Task to complete —
Copy the rows below unchanged, beginning with the line that contains "From these objects" and continuing through the end of the rows.

Data entries —
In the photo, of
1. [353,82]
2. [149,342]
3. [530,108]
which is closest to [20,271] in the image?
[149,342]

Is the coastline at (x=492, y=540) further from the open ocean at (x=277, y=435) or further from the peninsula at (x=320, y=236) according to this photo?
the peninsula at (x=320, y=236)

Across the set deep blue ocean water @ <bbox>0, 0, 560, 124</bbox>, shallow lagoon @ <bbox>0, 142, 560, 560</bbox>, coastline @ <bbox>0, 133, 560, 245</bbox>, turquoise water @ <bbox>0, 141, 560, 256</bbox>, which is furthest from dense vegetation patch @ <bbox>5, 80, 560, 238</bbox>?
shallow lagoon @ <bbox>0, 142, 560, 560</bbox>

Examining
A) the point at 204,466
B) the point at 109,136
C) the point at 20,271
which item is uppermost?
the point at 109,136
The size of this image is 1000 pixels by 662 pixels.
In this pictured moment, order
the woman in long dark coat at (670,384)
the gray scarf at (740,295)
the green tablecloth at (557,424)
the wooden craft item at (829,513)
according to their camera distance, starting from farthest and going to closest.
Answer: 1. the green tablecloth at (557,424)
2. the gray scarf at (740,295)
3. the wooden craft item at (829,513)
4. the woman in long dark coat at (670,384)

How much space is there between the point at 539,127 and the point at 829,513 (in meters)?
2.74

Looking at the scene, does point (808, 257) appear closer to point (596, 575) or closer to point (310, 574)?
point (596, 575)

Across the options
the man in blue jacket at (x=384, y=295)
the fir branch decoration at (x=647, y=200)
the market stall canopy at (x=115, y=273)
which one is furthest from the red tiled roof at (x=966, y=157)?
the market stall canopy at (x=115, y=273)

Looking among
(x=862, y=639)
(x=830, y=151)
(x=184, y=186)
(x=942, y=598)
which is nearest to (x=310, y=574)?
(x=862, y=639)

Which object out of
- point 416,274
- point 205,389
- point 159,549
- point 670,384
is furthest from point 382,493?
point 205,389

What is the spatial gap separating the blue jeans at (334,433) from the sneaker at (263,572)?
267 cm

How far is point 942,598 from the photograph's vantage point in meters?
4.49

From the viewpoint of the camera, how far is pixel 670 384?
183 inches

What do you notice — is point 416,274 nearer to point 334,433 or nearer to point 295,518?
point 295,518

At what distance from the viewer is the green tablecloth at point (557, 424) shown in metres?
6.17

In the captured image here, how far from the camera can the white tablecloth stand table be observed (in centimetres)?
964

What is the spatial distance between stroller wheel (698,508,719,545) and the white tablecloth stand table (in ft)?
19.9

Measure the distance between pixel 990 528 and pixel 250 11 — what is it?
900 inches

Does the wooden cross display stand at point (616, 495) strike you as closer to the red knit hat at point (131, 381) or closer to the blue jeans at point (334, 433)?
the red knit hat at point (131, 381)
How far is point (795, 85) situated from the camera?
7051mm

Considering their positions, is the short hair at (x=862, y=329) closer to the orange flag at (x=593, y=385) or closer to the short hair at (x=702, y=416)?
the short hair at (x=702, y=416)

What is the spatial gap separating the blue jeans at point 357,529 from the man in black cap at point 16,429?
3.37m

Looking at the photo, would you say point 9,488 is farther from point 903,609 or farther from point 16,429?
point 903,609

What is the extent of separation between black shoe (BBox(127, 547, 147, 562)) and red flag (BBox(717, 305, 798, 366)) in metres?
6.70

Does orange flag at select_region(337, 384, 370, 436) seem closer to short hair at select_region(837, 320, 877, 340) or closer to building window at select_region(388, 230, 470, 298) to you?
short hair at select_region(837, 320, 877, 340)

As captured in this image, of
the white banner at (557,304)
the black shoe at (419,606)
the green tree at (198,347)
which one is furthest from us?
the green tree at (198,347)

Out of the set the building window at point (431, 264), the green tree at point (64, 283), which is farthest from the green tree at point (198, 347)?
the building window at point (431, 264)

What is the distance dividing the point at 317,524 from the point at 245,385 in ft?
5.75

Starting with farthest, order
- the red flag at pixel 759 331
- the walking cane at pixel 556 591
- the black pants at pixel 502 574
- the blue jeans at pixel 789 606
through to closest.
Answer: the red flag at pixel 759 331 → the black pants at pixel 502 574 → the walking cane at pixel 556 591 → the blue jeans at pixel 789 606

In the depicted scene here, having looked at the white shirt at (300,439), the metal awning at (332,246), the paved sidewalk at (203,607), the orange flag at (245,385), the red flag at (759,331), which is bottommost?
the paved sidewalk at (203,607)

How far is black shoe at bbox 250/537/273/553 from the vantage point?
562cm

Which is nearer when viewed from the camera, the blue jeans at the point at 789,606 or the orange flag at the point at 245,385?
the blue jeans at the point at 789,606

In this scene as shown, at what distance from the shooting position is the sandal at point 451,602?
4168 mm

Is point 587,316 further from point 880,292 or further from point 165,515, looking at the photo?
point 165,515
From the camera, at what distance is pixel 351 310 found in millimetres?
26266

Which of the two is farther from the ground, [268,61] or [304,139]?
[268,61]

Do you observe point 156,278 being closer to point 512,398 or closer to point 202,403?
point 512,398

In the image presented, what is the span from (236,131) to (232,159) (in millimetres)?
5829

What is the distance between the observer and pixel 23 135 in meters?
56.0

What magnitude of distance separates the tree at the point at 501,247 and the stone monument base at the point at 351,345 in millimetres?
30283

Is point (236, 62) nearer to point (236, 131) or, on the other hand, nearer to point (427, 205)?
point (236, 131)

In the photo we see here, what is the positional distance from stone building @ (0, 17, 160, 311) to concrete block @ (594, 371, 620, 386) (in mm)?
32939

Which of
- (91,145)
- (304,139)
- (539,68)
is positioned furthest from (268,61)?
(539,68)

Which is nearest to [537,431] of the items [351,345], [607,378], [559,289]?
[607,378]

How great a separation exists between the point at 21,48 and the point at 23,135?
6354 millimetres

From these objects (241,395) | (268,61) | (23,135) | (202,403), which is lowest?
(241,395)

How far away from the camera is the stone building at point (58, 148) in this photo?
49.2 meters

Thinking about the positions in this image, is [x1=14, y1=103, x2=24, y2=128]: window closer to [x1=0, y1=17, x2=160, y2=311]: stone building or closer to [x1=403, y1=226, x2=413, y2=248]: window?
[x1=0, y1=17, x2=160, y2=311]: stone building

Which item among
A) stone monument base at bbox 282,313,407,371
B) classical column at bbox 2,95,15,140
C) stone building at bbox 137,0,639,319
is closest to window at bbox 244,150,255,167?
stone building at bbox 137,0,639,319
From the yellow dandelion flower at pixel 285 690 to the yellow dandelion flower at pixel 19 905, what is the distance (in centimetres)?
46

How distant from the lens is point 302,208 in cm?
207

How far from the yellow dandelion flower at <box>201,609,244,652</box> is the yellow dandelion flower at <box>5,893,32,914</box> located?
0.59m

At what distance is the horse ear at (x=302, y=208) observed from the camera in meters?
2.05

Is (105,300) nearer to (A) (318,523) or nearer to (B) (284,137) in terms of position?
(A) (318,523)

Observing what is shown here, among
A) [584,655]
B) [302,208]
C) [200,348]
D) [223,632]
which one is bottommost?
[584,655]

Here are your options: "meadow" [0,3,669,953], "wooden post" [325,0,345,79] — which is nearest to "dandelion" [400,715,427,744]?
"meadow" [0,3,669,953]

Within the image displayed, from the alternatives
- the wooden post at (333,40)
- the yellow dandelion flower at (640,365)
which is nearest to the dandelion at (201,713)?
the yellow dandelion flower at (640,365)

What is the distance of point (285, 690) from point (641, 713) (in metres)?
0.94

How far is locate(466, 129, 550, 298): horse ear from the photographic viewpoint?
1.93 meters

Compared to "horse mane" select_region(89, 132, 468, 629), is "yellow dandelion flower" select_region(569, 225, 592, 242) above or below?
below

Completed exercise —
From these objects (241,395) | (268,61) | (23,135) | (202,403), which is lowest?
(241,395)

How far away from the camera is the stone building at point (58, 148) in this photo?
49.2 meters

Thinking about the positions in this image, is [x1=14, y1=103, x2=24, y2=128]: window closer to [x1=0, y1=17, x2=160, y2=311]: stone building or closer to [x1=403, y1=226, x2=413, y2=248]: window?
[x1=0, y1=17, x2=160, y2=311]: stone building

Which item among
A) stone monument base at bbox 282,313,407,371
B) classical column at bbox 2,95,15,140
C) stone building at bbox 137,0,639,319
is closest to window at bbox 244,150,255,167?
stone building at bbox 137,0,639,319
From the yellow dandelion flower at pixel 285 690 to the yellow dandelion flower at pixel 19 905, what is the distance (in centimetres)?
46

How distant from the lens is point 302,208 in cm?
207

How far from the yellow dandelion flower at <box>201,609,244,652</box> is the yellow dandelion flower at <box>5,893,32,914</box> located?
0.59m

At what distance is the horse ear at (x=302, y=208) observed from the camera in meters?
2.05

Is (105,300) nearer to (A) (318,523) or nearer to (B) (284,137) in terms of position?
(A) (318,523)

Observing what is shown here, among
A) [584,655]
B) [302,208]
C) [200,348]
D) [223,632]
which one is bottommost?
[584,655]

Here are your options: "meadow" [0,3,669,953], "wooden post" [325,0,345,79] — which is nearest to "dandelion" [400,715,427,744]?
"meadow" [0,3,669,953]

Within the image displayed, from the alternatives
- the wooden post at (333,40)
- the yellow dandelion flower at (640,365)
which is nearest to the dandelion at (201,713)?
the yellow dandelion flower at (640,365)

What is the distance of point (285, 690) from point (641, 713) (in metres)?
0.94

How far is locate(466, 129, 550, 298): horse ear from the photographic viewpoint?
1.93 meters

Compared to "horse mane" select_region(89, 132, 468, 629), is "yellow dandelion flower" select_region(569, 225, 592, 242) above or below?
below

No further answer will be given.